[Quoted passage start]

Pacific Gas & Electric Company went through six years of hearings, referenda and litigation to have the Diablo Canyon plant approved. A principal concern about the plant is whether it can be sufficiently earthquake-proof. The site was deemed safe when construction started in 1968.

By the time of the plant's completion in 1973, a seismic fault, the Hosgri fault, had been discovered several miles offshore. This fault had a 7.1 magnitude quake 10 miles offshore on November 4, 1927, and thus was capable of generating forces equivalent to approximately 1/16 of those felt in the 1906 San Francisco earthquake.[12]

The company updated its plans and added structural supports designed to reinforce stability in case of earthquake. In September 1981, PG&E discovered that a single set of blueprints was used for these structural supports; workers were supposed to have reversed the plans when switching to the second reactor, but did not.[13] According to Charles Perrow, the result of the error was that "many parts were needlessly reinforced, while others, which should have been strengthened, were left untouched."[14] Nonetheless, on March 19, 1982 the Nuclear Regulatory Commission decided not to review its 1978 decision approving the plant's safety, despite these and other design errors.[15]

In response to concern that ground acceleration, or shaking, could cause spillage of submerged fuel rod assemblies which, upon exposure to air, could ignite, PG&E and NRC regulators insist that the foregoing scenario is anticipated and controlled for, and that there is no basis to anticipate spillage.[16] Additional seismic studies are in process, though completion of those studies is not a condition precedent to re-issuance of the operating licenses for the two onsite units.[17]

In October 2008, Unit 2 was taken offline for approximately two days due to a rapid influx of jellyfish at the intake.[18]

The Nuclear Regulatory Commission's estimate of the risk each year of an earthquake intense enough to cause core damage to the reactor at Diablo Canyon was 1 in 23,810, according to an NRC study published in August 2010.[19][20] In April 2011, in the wake of the Fukushima nuclear incident in Japan, PG&E asked the NRC not to issue license renewals until PG&E can complete new seismic studies, which are expected to take at least three years.[21][22]

In February 2013, Unit 2 was shut down for refueling and upgrading; Unit 1 will refuel beginning in April 2013.[23]

On June 24, 2013 at 9:20 PM PDT, Diablo Canyon experienced a loss of offsite power to the startup transformers of both units due to a failure on the 230kv transmission system. At the time, none of the startup transformers were loaded as both units were online and their electrical systems were at the time being powered by the plant's turbine generators. However, as a precaution the emergency diesel generators started with no load during the outage in case either unit tripped offline while offsite power was unavailable. The electrical output of the plant via the 500kv transmission system was not interrupted allowing both units to remain online during the outage.

[Quoted passage end]
[Stored rows start]

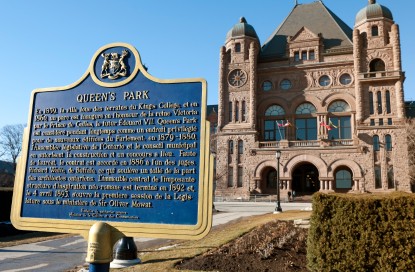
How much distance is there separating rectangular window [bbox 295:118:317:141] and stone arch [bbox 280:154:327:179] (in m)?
4.46

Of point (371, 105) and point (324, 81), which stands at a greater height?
point (324, 81)

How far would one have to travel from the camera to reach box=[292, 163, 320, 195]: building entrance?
148 ft

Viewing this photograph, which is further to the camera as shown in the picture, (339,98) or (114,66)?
(339,98)

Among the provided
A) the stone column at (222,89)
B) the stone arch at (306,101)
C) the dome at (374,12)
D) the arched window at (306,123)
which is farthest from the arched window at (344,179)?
the dome at (374,12)

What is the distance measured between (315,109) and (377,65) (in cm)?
939

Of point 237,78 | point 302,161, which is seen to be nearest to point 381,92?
point 302,161

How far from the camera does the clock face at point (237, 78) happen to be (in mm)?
46906

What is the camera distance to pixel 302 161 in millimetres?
42281

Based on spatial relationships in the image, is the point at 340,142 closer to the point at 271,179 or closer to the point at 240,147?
the point at 271,179

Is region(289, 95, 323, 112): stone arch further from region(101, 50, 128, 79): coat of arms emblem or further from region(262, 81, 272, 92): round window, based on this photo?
region(101, 50, 128, 79): coat of arms emblem

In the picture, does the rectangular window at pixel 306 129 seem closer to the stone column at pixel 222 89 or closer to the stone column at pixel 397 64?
the stone column at pixel 397 64

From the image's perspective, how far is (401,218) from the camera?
6.47 metres

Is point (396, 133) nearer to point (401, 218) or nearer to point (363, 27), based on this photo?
point (363, 27)

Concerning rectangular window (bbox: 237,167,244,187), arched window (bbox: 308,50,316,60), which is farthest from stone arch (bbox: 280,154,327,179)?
arched window (bbox: 308,50,316,60)
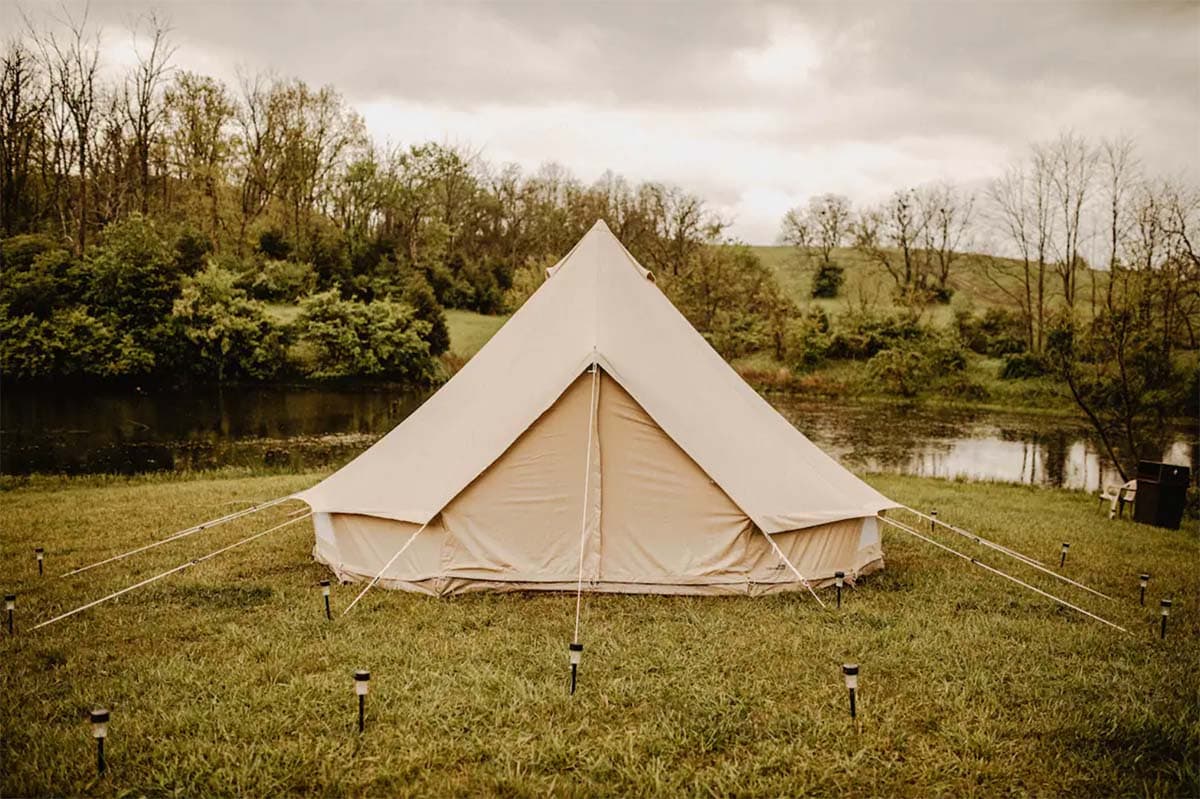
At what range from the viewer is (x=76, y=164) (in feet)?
106

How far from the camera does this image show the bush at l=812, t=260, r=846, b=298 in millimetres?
43656

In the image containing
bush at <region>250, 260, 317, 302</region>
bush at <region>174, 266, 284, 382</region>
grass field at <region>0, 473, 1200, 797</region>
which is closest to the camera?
grass field at <region>0, 473, 1200, 797</region>

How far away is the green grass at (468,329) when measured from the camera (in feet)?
113

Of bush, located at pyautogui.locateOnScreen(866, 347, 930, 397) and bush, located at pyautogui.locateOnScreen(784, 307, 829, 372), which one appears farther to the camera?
bush, located at pyautogui.locateOnScreen(784, 307, 829, 372)

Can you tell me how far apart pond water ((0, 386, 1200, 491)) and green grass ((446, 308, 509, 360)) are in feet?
19.9

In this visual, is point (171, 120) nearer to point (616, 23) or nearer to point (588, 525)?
point (616, 23)

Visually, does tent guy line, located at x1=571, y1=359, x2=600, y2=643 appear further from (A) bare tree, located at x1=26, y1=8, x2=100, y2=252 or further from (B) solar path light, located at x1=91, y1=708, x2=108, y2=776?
(A) bare tree, located at x1=26, y1=8, x2=100, y2=252

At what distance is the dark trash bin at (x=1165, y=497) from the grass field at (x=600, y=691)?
14.0 feet

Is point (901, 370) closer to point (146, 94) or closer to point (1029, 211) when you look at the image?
point (1029, 211)

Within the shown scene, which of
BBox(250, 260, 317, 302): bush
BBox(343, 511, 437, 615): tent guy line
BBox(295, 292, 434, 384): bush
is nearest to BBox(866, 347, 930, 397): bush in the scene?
BBox(295, 292, 434, 384): bush

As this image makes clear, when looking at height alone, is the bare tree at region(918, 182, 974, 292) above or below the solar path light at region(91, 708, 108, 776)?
above

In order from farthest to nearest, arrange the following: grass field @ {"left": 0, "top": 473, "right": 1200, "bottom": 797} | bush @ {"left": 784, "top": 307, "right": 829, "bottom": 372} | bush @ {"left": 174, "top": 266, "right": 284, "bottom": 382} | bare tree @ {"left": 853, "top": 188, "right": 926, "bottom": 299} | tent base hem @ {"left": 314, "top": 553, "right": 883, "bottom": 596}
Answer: bare tree @ {"left": 853, "top": 188, "right": 926, "bottom": 299} < bush @ {"left": 784, "top": 307, "right": 829, "bottom": 372} < bush @ {"left": 174, "top": 266, "right": 284, "bottom": 382} < tent base hem @ {"left": 314, "top": 553, "right": 883, "bottom": 596} < grass field @ {"left": 0, "top": 473, "right": 1200, "bottom": 797}

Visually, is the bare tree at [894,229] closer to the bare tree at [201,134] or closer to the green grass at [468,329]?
the green grass at [468,329]

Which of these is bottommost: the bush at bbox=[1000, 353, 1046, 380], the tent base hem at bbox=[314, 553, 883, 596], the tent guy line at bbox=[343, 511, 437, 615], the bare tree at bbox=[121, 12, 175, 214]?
the tent base hem at bbox=[314, 553, 883, 596]
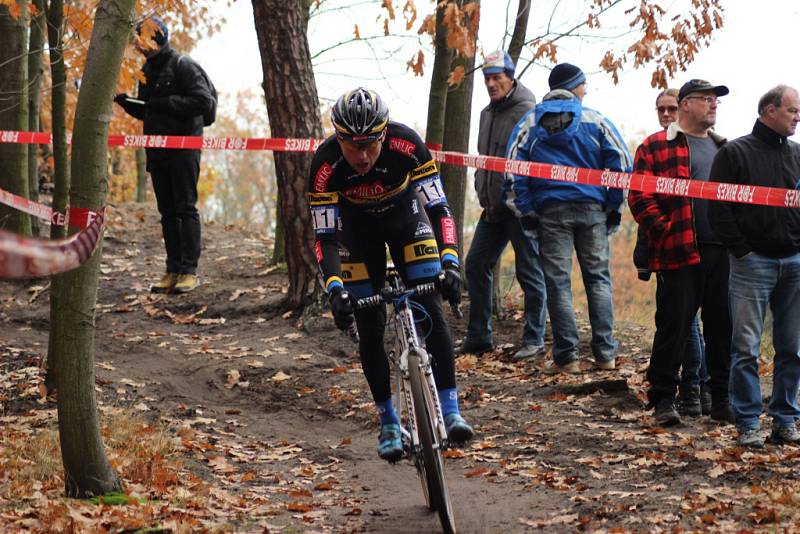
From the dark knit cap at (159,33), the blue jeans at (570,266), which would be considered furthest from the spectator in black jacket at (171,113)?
the blue jeans at (570,266)

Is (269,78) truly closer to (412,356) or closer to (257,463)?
(257,463)

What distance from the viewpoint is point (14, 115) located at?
41.1ft

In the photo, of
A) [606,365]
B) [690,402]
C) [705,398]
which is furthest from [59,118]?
[705,398]

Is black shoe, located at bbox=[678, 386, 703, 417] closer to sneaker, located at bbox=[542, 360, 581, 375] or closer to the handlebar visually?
sneaker, located at bbox=[542, 360, 581, 375]

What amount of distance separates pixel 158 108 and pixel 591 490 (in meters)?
7.52

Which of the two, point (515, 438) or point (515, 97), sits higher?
point (515, 97)

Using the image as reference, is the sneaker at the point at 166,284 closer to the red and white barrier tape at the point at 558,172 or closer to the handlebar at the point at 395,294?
the red and white barrier tape at the point at 558,172

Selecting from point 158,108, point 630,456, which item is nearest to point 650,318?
point 158,108

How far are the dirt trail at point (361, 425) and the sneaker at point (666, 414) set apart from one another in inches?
4.0

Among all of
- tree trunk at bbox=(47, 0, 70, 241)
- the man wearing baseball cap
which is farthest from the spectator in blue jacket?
tree trunk at bbox=(47, 0, 70, 241)

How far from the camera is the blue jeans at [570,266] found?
8.79 m

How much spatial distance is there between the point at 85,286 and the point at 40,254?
174 centimetres

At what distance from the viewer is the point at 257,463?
23.9 ft

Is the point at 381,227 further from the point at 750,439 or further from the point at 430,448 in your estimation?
the point at 750,439
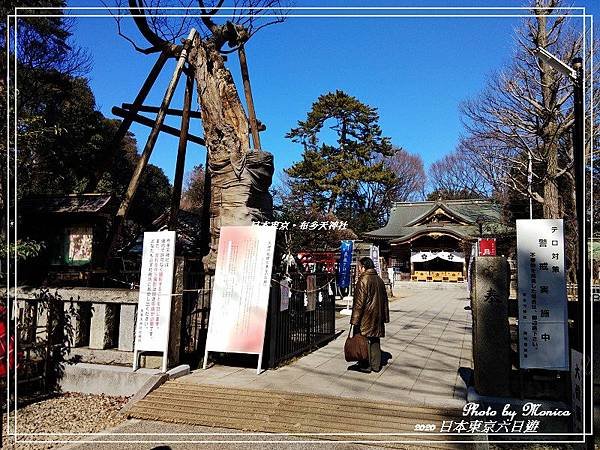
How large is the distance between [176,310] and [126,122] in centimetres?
499

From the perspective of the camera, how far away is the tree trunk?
7.78m

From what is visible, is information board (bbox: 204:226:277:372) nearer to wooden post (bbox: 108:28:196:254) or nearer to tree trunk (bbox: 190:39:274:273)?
tree trunk (bbox: 190:39:274:273)

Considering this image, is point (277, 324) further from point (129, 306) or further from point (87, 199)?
point (87, 199)

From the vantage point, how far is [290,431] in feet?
15.3

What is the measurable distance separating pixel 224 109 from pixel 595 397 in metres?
6.91

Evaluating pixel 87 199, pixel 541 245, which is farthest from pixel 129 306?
pixel 541 245

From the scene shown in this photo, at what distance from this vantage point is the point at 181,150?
30.3 feet

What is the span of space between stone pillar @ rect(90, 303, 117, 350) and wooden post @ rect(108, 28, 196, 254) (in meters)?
1.67

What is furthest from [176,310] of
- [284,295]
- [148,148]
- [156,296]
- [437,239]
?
[437,239]

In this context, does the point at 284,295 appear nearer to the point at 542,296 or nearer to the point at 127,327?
the point at 127,327

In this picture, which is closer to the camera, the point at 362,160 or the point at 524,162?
the point at 524,162

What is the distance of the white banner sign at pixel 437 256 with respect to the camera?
105 feet

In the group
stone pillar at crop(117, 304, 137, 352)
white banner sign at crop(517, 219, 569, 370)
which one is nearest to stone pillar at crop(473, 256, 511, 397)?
white banner sign at crop(517, 219, 569, 370)

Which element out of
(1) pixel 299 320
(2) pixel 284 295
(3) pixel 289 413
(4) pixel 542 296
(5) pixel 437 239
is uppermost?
(5) pixel 437 239
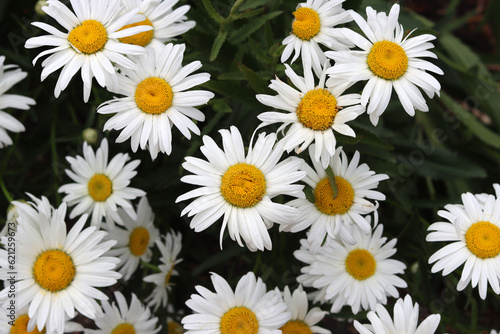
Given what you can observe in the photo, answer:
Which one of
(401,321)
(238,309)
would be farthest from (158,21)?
(401,321)

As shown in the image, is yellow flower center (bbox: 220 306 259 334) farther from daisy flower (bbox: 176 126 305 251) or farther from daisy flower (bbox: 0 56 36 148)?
daisy flower (bbox: 0 56 36 148)

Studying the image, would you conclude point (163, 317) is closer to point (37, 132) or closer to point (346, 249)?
point (346, 249)

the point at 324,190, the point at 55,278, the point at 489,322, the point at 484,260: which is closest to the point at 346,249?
the point at 324,190

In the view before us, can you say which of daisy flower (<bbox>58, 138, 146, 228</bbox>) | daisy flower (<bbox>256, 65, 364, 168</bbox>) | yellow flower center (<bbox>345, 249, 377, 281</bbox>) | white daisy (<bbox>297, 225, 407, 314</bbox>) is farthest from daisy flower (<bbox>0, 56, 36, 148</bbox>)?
yellow flower center (<bbox>345, 249, 377, 281</bbox>)

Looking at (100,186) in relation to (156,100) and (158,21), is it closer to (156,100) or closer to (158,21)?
(156,100)

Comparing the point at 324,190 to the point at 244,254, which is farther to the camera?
the point at 244,254

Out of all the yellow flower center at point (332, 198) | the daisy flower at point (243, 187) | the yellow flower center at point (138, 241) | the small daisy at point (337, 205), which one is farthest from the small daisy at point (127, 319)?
the yellow flower center at point (332, 198)

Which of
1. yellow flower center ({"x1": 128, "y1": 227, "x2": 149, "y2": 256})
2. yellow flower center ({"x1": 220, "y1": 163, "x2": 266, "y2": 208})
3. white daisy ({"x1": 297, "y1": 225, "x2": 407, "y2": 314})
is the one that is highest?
yellow flower center ({"x1": 220, "y1": 163, "x2": 266, "y2": 208})
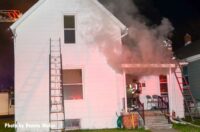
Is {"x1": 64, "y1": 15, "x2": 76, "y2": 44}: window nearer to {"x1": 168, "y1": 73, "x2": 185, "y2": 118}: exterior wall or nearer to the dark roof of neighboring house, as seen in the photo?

[Stored rows end]

Requirements:
a) Extract every line of the rows that contains the word "seen".
b) Write what comes next in the Diablo Canyon text, starting after its last sentence.
The Diablo Canyon text and the rows are separate material with no connection between them.

Answers to the tasks:
a)
Of point 237,78 | point 302,161, which is seen to be nearest to point 381,92?
Is {"x1": 64, "y1": 15, "x2": 76, "y2": 44}: window nearer to {"x1": 168, "y1": 73, "x2": 185, "y2": 118}: exterior wall or nearer to the dark roof of neighboring house, as seen in the photo?

b)
Labor

Overall, there are approximately 1200 employees of Pacific Gas and Electric and 200 employees of subcontractors at the Diablo Canyon site.[24] Several unions represent the workforce at Diablo, among them the International Brotherhood of Electrical Workers and the International Association of Machinists. Control Technicians and electricians who work for Crane Nuclear, one of many subcontractors, are represented by the IBEW Local 1245.[25] 1245 also represents PG&E meter readers, clerical workers, etc.[26] Local 639, which is involved with Diablo but is under "spring outage", also supports solar energy development as part of the overall energy industry portfolio.[27] This outage has been retracted as of June 10, 2011[28] The outages are routine for maintenance and the complex process of refueling, and created 1,000 temporary jobs, according to PG&E.[29] Other workers are represented by the Plumbers and Pipefitters.[30]

DCISC

The Diablo Canyon Independent Safety Committee (DCISC) was established as a part of a settlement agreement entered into in June 1988 between the Division of Ratepayer Advocates of the California Public Utilities Commission (PUC), the Attorney General for the State of California, and Pacific Gas and Electric Company (“PG&E”).

The DCISC consists of three members, one each appointed by the Governor, the Attorney General and the Chairperson of the California Energy Commission. They serve staggered three-year terms. The committee has no authority to direct PG&E personnel.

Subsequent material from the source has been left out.